## Stated goal
Render the lines of the entries below as a JSON list of strings, one string per line, starting with the line that contains "What spacing exists" and running through the end of the entries. Leave out any blank lines.

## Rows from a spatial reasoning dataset

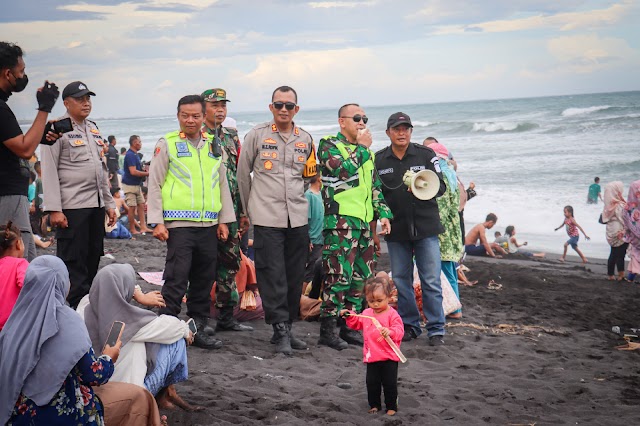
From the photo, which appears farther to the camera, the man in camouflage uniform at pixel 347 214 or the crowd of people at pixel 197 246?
the man in camouflage uniform at pixel 347 214

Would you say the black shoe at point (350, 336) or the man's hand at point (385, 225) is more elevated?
the man's hand at point (385, 225)

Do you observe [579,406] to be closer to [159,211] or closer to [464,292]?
[159,211]

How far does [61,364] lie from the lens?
11.1ft

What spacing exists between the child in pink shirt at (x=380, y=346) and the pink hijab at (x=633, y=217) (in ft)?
24.4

## Exercise solution
[
  "What spacing exists between the child in pink shirt at (x=380, y=346) and the pink hijab at (x=633, y=217) (in ft)?",
  "24.4"
]